**Supplied material:**
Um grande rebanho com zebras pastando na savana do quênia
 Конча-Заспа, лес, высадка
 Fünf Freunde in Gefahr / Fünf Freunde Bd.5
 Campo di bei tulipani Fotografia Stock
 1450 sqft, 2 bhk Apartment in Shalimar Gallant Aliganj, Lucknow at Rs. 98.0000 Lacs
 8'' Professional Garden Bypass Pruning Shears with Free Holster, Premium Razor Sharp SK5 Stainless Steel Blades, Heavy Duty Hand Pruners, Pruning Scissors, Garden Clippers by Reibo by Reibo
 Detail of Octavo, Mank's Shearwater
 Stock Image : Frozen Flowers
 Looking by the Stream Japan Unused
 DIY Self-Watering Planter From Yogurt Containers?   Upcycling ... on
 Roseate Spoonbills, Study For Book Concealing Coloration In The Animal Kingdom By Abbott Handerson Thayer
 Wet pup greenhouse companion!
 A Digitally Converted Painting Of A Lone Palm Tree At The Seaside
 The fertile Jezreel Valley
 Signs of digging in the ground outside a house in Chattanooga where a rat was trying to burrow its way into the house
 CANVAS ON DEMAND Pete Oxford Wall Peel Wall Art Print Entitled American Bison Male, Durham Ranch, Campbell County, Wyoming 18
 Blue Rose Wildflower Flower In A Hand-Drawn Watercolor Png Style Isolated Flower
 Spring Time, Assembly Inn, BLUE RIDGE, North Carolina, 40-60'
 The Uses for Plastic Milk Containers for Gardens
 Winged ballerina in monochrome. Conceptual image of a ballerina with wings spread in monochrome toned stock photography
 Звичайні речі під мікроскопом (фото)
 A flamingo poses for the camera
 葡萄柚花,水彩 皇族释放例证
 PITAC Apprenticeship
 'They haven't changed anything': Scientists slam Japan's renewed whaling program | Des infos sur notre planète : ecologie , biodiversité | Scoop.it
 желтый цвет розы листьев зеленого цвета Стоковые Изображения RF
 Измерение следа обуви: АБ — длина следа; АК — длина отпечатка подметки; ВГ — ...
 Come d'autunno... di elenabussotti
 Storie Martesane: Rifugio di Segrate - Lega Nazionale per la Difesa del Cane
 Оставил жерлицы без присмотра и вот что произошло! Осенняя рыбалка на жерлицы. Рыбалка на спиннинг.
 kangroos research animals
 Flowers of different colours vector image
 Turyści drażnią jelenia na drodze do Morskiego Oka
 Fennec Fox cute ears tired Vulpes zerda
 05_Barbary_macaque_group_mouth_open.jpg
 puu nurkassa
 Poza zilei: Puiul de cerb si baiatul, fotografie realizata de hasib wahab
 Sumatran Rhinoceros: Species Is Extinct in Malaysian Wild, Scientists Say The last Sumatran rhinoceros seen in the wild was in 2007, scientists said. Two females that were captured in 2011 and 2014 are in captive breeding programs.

**The task:**
Please restate the preceding entries word for word.

**Result of this task:**
Um grande rebanho com zebras pastando na savana do quênia
 Конча-Заспа, лес, высадка
 Fünf Freunde in Gefahr / Fünf Freunde Bd.5
 Campo di bei tulipani Fotografia Stock
 1450 sqft, 2 bhk Apartment in Shalimar Gallant Aliganj, Lucknow at Rs. 98.0000 Lacs
 8'' Professional Garden Bypass Pruning Shears with Free Holster, Premium Razor Sharp SK5 Stainless Steel Blades, Heavy Duty Hand Pruners, Pruning Scissors, Garden Clippers by Reibo by Reibo
 Detail of Octavo, Mank's Shearwater
 Stock Image : Frozen Flowers
 Looking by the Stream Japan Unused
 DIY Self-Watering Planter From Yogurt Containers?   Upcycling ... on
 Roseate Spoonbills, Study For Book Concealing Coloration In The Animal Kingdom By Abbott Handerson Thayer
 Wet pup greenhouse companion!
 A Digitally Converted Painting Of A Lone Palm Tree At The Seaside
 The fertile Jezreel Valley
 Signs of digging in the ground outside a house in Chattanooga where a rat was trying to burrow its way into the house
 CANVAS ON DEMAND Pete Oxford Wall Peel Wall Art Print Entitled American Bison Male, Durham Ranch, Campbell County, Wyoming 18
 Blue Rose Wildflower Flower In A Hand-Drawn Watercolor Png Style Isolated Flower
 Spring Time, Assembly Inn, BLUE RIDGE, North Carolina, 40-60'
 The Uses for Plastic Milk Containers for Gardens
 Winged ballerina in monochrome. Conceptual image of a ballerina with wings spread in monochrome toned stock photography
 Звичайні речі під мікроскопом (фото)
 A flamingo poses for the camera
 葡萄柚花,水彩 皇族释放例证
 PITAC Apprenticeship
 'They haven't changed anything': Scientists slam Japan's renewed whaling program | Des infos sur notre planète : ecologie , biodiversité | Scoop.it
 желтый цвет розы листьев зеленого цвета Стоковые Изображения RF
 Измерение следа обуви: АБ — длина следа; АК — длина отпечатка подметки; ВГ — ...
 Come d'autunno... di elenabussotti
 Storie Martesane: Rifugio di Segrate - Lega Nazionale per la Difesa del Cane
 Оставил жерлицы без присмотра и вот что произошло! Осенняя рыбалка на жерлицы. Рыбалка на спиннинг.
 kangroos research animals
 Flowers of different colours vector image
 Turyści drażnią jelenia na drodze do Morskiego Oka
 Fennec Fox cute ears tired Vulpes zerda
 05_Barbary_macaque_group_mouth_open.jpg
 puu nurkassa
 Poza zilei: Puiul de cerb si baiatul, fotografie realizata de hasib wahab
 Sumatran Rhinoceros: Species Is Extinct in Malaysian Wild, Scientists Say The last Sumatran rhinoceros seen in the wild was in 2007, scientists said. Two females that were captured in 2011 and 2014 are in captive breeding programs.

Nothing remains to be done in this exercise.